Re: Making sense of the various web performance specifications

On 06/16/2015 12:34 PM, Boris Zbarsky wrote:
> On 6/16/15 11:48 AM, Ilya Grigorik wrote:
>> They're tangled together. Practically speaking, you can't implement one
>> without the other:
>> - HR-time defines time origin and performance.now().. but that presumes
>> Performance interface exists.
>> - Perf Timeline, in turn, needs time origins and performance.now()
>
> There's no particular reason things couldn't be set up like so:
>
> HR-time: defines time origin, DOMHighResTimestamp, and a Performance
> interface with a single now() method.
>
> Perf Timeline: depends on HR-time, defines a "partial interface
> Performance" with the bits it wants to add.

Unless I'm mistaken, this is what we have in the editor's drafts today.

If we come through with cleaning up /TR and getting a primer (I asked 
for help on that front), this would help significantly.

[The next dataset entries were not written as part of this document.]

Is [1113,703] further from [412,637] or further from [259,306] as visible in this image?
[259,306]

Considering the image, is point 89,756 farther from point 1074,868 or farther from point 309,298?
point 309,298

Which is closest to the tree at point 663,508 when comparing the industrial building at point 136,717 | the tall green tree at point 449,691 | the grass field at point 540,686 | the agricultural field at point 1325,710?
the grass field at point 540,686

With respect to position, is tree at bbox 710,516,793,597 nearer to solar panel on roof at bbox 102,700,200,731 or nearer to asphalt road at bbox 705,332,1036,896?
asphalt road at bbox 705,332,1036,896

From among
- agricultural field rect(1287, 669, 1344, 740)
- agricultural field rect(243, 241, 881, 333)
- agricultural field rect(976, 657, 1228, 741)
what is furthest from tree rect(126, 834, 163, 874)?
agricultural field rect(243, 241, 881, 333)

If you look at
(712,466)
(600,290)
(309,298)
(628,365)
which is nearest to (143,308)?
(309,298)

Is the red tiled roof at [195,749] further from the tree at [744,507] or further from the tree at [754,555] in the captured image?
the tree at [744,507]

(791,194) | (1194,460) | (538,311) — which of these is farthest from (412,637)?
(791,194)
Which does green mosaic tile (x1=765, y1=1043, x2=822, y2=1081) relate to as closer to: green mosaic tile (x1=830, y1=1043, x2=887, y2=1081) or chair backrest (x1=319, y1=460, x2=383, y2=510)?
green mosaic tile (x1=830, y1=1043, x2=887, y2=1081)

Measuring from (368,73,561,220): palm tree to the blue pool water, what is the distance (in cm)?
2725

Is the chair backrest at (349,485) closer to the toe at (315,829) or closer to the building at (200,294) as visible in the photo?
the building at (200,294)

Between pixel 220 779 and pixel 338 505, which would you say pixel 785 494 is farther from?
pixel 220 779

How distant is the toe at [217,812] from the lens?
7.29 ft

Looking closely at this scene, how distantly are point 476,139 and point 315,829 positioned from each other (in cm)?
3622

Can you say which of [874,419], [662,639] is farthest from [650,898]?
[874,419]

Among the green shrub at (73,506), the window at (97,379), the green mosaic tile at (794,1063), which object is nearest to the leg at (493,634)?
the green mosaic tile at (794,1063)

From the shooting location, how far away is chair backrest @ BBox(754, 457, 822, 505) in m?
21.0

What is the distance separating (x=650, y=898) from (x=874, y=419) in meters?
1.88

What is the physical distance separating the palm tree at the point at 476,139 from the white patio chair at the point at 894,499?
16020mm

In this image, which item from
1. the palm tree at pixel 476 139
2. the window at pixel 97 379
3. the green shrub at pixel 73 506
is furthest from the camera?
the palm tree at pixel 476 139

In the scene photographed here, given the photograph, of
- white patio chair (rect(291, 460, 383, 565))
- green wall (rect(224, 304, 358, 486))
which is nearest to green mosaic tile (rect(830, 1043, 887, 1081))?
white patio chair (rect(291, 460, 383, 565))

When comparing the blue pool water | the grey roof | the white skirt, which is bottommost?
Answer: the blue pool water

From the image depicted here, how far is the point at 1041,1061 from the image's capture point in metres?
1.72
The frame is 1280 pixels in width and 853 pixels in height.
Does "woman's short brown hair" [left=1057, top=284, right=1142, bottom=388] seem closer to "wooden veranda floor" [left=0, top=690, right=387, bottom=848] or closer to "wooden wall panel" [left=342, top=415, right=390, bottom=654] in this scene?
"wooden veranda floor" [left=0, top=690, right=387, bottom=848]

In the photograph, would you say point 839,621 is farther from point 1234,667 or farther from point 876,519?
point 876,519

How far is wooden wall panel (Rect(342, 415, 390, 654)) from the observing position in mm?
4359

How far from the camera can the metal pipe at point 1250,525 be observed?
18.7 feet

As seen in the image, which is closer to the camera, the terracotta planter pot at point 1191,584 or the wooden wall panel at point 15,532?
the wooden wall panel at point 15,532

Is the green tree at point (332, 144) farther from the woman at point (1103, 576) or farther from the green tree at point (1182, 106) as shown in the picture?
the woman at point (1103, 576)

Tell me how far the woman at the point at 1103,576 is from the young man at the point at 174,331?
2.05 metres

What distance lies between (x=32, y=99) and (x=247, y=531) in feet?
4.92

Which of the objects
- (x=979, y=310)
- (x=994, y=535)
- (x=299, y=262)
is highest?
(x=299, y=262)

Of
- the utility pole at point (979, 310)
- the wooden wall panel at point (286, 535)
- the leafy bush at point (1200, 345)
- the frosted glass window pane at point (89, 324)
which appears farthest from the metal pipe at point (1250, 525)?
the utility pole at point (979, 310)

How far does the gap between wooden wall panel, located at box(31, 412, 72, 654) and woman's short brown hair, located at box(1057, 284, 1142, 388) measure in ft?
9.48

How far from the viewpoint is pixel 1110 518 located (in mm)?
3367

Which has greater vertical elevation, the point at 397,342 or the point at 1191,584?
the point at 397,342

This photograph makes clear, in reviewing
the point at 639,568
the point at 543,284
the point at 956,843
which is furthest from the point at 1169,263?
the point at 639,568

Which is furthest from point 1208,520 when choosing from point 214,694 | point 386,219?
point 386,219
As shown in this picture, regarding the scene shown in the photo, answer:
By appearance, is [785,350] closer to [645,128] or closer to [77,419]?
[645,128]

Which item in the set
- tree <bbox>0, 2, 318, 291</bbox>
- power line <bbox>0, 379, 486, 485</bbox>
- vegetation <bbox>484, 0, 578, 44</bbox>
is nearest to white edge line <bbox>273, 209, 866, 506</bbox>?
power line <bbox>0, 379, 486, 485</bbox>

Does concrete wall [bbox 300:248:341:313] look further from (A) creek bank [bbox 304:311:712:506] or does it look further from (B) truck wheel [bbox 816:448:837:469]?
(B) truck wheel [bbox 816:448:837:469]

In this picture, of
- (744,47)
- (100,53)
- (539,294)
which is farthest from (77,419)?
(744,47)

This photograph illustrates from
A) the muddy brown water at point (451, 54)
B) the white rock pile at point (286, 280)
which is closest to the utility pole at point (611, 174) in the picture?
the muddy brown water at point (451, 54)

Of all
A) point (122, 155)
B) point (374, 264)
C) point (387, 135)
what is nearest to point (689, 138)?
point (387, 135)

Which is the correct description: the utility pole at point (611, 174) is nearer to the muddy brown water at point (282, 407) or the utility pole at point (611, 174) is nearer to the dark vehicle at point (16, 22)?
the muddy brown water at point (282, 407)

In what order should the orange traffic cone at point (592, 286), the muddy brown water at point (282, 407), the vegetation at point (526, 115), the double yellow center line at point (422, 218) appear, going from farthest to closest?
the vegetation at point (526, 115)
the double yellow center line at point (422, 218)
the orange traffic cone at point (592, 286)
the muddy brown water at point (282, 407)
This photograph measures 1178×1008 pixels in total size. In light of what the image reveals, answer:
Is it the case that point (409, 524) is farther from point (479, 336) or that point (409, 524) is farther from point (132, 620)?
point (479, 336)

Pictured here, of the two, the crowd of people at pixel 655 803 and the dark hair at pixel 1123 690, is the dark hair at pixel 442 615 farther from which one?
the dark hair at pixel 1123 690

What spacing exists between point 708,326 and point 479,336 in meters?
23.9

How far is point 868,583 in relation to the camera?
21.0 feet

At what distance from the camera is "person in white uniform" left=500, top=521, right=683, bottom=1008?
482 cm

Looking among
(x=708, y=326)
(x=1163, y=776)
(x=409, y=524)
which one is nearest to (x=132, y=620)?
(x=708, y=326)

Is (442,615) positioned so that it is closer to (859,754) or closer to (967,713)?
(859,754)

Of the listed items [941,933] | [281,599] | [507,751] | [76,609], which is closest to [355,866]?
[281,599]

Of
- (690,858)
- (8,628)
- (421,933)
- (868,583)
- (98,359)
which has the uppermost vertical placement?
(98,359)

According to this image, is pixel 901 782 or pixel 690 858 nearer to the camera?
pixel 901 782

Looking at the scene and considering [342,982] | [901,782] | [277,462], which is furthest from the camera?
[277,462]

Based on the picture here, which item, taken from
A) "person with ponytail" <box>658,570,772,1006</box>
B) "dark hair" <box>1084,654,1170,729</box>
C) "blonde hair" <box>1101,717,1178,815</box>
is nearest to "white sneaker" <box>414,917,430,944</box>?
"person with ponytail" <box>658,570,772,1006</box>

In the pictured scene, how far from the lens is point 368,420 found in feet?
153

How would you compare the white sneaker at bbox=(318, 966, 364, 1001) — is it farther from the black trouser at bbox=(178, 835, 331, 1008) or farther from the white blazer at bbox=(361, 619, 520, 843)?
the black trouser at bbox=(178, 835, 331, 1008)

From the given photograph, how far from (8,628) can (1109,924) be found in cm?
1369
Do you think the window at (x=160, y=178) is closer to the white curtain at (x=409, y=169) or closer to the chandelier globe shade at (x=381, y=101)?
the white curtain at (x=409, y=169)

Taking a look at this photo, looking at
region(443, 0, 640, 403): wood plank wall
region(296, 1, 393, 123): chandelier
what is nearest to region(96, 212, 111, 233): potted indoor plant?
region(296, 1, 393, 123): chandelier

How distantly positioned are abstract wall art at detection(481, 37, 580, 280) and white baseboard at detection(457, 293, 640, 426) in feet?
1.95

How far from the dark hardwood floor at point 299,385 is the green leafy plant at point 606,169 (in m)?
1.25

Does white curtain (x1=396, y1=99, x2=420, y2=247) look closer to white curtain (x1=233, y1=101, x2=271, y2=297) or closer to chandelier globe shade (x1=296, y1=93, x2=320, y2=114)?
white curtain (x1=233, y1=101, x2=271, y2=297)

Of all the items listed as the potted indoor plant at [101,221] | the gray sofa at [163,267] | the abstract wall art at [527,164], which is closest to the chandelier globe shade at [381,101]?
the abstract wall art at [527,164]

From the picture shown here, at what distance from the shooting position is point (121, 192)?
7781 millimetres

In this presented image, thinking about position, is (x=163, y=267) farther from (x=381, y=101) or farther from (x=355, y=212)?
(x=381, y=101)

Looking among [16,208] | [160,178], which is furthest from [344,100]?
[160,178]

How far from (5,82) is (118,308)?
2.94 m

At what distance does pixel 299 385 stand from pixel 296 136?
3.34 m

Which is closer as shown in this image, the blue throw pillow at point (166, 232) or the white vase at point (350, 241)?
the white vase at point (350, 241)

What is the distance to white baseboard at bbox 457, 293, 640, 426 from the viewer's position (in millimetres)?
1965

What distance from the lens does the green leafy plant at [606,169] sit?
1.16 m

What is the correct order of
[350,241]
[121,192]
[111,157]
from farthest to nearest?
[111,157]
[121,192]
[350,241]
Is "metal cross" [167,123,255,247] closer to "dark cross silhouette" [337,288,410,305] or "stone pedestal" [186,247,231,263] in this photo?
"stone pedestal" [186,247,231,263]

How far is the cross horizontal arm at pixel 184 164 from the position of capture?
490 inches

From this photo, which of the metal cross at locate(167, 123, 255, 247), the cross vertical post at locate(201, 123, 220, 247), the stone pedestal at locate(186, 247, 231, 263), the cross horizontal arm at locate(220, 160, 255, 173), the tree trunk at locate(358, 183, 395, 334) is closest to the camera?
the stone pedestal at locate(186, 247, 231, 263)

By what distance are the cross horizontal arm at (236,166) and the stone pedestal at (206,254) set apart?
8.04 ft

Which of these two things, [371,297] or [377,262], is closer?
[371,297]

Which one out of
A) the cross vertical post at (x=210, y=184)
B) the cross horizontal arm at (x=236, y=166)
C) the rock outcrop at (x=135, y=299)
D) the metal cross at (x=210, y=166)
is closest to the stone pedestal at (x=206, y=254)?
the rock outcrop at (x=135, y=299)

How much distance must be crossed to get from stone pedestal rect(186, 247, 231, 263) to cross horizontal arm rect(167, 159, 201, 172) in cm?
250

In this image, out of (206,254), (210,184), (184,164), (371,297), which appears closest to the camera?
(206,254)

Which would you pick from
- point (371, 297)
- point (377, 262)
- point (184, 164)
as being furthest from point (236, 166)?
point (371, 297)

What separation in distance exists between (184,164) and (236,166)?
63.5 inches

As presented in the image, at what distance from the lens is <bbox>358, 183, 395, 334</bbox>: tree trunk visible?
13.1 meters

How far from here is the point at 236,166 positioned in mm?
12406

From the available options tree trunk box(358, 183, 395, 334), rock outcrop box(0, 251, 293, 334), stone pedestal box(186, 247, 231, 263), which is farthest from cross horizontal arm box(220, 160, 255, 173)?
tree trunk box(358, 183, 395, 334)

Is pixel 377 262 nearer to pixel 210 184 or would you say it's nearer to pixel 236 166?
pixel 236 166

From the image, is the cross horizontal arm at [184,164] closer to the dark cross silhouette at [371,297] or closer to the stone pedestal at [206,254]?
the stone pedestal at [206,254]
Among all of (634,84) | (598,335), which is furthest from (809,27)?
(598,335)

Re /TR clean up, I believe adopting something similar to CSS would be 
helpful.

ie
- /TR/performance-timeline would be in sync with the github draft.
- /TR/performance-timeline-1 would link to the first REC.
- /TR/performance-timeline-2 would link to our expected new version 
(which is identical to the github draft for the moment anyway)
- once or if p-t-2 diverges from the github draft (because we don't 
expect some features to be implemented in a release cycle), we should 
rev to p-t-3.

All github drafts shouldn't use version links. Either link to github 
drafts or non-version TR shortnames (shouldn't make a difference if we 
keep things in sync).

I'd like to minimize the work for release cycles as much as possible, ie 
delay a move to CR until we're sure we can ship it within 6 months at 
most, so that editors don't have to edit two documents as much as 
possible. This may be contrary to vendor release cycles however since 
some may wait until CR before looking at implementing.